## MATERIAL SUPPLIED
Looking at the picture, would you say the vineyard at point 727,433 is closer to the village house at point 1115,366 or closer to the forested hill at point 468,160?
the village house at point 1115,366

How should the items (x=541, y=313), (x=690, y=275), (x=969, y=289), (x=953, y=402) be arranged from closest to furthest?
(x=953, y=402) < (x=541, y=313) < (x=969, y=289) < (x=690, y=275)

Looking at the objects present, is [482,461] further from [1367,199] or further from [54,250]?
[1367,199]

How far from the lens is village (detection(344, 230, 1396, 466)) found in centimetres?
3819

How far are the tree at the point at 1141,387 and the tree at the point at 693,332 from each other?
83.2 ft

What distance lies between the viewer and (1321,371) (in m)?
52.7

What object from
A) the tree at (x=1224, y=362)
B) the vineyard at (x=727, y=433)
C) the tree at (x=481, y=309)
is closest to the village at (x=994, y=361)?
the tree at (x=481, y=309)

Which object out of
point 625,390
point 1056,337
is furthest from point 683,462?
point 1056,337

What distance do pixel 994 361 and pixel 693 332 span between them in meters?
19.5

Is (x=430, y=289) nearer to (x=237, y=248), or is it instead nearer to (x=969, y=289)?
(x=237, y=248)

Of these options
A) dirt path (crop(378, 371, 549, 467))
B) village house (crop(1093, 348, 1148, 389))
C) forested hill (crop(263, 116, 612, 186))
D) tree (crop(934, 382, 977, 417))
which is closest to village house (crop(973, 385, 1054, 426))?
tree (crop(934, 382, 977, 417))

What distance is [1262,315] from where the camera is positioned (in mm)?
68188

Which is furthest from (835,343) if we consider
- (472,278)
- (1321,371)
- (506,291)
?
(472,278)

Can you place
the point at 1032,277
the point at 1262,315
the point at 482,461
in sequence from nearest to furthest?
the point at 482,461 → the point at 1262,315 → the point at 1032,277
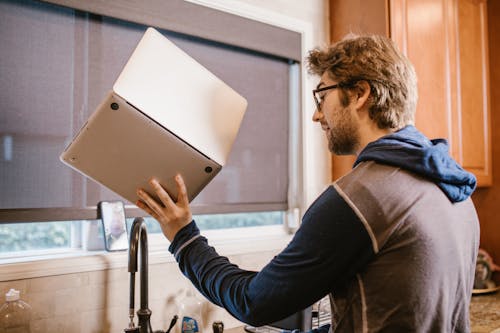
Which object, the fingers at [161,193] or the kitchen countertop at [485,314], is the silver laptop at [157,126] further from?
the kitchen countertop at [485,314]

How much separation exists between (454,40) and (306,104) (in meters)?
0.88

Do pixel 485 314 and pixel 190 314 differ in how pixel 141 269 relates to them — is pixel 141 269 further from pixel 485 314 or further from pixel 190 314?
pixel 485 314

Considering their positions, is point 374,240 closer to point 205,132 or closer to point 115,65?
point 205,132

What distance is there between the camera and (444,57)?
7.13 feet

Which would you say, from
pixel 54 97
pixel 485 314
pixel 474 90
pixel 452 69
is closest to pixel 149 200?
pixel 54 97

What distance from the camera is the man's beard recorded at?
1.02 metres

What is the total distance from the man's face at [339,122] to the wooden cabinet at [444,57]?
100 cm

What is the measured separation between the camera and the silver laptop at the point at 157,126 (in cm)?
93

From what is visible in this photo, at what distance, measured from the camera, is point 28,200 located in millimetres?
1330

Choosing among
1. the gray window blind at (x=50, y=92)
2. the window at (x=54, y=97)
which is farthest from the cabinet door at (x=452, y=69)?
the gray window blind at (x=50, y=92)

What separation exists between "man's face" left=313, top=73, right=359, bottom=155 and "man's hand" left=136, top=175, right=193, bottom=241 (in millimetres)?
363

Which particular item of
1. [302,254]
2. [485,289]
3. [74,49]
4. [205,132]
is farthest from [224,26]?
[485,289]

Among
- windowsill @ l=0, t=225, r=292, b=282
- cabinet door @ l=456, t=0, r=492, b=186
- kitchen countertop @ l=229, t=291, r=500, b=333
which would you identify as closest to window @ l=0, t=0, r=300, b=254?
windowsill @ l=0, t=225, r=292, b=282

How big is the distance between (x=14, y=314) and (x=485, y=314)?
181cm
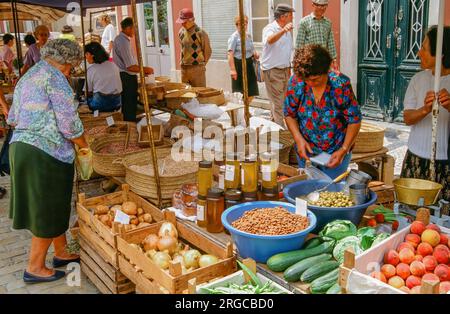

## TO DO
Reproduce all of the records above word for word, leaving out the pictures.

## RESPONSE
Looking at the picture, would you say the vineyard at point 727,433 is closer to the village house at point 1115,366 or closer to the forested hill at point 468,160?
the village house at point 1115,366

How should the items (x=541, y=313), (x=690, y=275), (x=969, y=289), (x=953, y=402) be arranged from closest to furthest?
(x=953, y=402) < (x=541, y=313) < (x=969, y=289) < (x=690, y=275)

Looking at the objects present, is [482,461] further from [1367,199] or further from [54,250]?
[1367,199]

How far from the lens is village (detection(344, 230, 1396, 466)) found in centimetres?
3819

How far are the tree at the point at 1141,387 and the tree at the point at 693,332 from each other?
83.2 ft

What distance lies between the viewer and (1321,371) (in m)?
52.7

What object from
A) the tree at (x=1224, y=362)
B) the vineyard at (x=727, y=433)
C) the tree at (x=481, y=309)
is closest to the village at (x=994, y=361)?
the tree at (x=481, y=309)

Which object out of
point 625,390
point 1056,337
is furthest from point 683,462?
point 1056,337

What distance do pixel 994 361 and pixel 693 332 span between them in meters?
19.5

Is (x=430, y=289) nearer to (x=237, y=248), or is it instead nearer to (x=969, y=289)?
(x=237, y=248)

Of these options
A) dirt path (crop(378, 371, 549, 467))
B) village house (crop(1093, 348, 1148, 389))
C) forested hill (crop(263, 116, 612, 186))
D) tree (crop(934, 382, 977, 417))
which is closest to village house (crop(973, 385, 1054, 426))?
tree (crop(934, 382, 977, 417))

What distance is [1262,315] from where the camera is positioned (in mm)?
68188

Which is furthest from (835,343) if we consider
- (472,278)
- (1321,371)
- (506,291)
?
(472,278)

Can you place
the point at 1032,277
the point at 1262,315
the point at 482,461
in sequence from nearest to furthest?
the point at 482,461 → the point at 1262,315 → the point at 1032,277
Which object, the fingers at [161,193] or the kitchen countertop at [485,314], is the silver laptop at [157,126] further from?
the kitchen countertop at [485,314]

How much separation exists between (454,40) and (306,104) (in meters)?
0.88

Do pixel 485 314 and pixel 190 314 differ in how pixel 141 269 relates to them — is pixel 141 269 further from pixel 485 314 or further from pixel 190 314?
pixel 485 314

Considering their positions, is point 374,240 closer to point 205,132 or closer to point 115,65?
point 205,132

What distance is there between the camera and (444,57)?
7.13 feet

Which would you say, from
pixel 54 97
pixel 485 314
pixel 474 90
pixel 452 69
is closest to pixel 149 200?
pixel 54 97

What distance from the camera is the man's beard recorded at?
1.02 metres

What is the total distance from the man's face at [339,122] to the wooden cabinet at [444,57]?
100 cm

What is the measured separation between the camera and the silver laptop at the point at 157,126 (in cm)?
93

From what is visible in this photo, at what distance, measured from the camera, is point 28,200 located in millimetres?
1330

Choosing among
1. the gray window blind at (x=50, y=92)
2. the window at (x=54, y=97)
which is farthest from the cabinet door at (x=452, y=69)?
the gray window blind at (x=50, y=92)

What separation exists between "man's face" left=313, top=73, right=359, bottom=155 and "man's hand" left=136, top=175, right=193, bottom=241 (in millimetres)?
363

Which particular item of
1. [302,254]
2. [485,289]
3. [74,49]
4. [205,132]
is farthest from [224,26]?
[485,289]

Among
- windowsill @ l=0, t=225, r=292, b=282
- cabinet door @ l=456, t=0, r=492, b=186
- kitchen countertop @ l=229, t=291, r=500, b=333
which would you identify as closest to window @ l=0, t=0, r=300, b=254?
windowsill @ l=0, t=225, r=292, b=282

How big is the distance between (x=14, y=314) and (x=485, y=314)?
181cm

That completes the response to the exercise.